Search User Interface Implications
All of the discussion so far has been about recognizing broad and ambiguous queries. But what should a search engine do differently if it does recognize such a query?
Disambiguate Ambiguous Queries
If a query is ambiguous, the search engine cannot reliably determine the searcher’s intent. The best way to resolve this ambiguity is through a clarification dialogue. The search engine should present the searcher with unambiguous queries that represent the most probable possible interpretations, with examples to communicate the distinct alternatives. In our “mixer” example, the suggested queries might include “kitchen mixer” and “audio mixer”.
Refine Broad Queries
If a query is broad, then the search engine should suggest refinements that guide the search towards more specific queries. These typically include category suggestions, such as refining from shirts to t-shirts, dress shirts, etc. They may also include faceted refinements that suggest useful attributes to narrow the result set.

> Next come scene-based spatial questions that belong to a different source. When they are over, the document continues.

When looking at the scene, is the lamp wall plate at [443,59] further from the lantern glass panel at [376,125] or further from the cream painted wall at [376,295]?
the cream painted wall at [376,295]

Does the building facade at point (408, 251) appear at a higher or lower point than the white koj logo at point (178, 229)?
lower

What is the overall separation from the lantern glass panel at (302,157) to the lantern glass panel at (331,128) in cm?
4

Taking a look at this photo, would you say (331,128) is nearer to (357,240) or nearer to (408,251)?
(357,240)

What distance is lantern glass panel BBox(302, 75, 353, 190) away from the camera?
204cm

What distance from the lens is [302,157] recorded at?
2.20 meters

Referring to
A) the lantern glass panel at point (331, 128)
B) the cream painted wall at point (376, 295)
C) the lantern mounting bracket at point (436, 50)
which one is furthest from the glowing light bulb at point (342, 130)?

It’s important to remember that disambiguation comes before refinement. If a query is ambiguous, the search engine’s first priority is to disambiguate it. Then, if the disambiguated query is still broad, the search engine should help the searcher refine it.
Summary
Many search queries only require the traditional approach of ranking a set of matching results. But some queries require a more complex approach, either because they are broad or ambiguous. It’s important for a search engine to detect such queries, as well as to distinguish broad queries from ambiguous ones. Fortunately, there are a variety of signals that search engines can use to do so. Doing so allows the search engine to help the searcher disambiguate or refine the query as appropriate.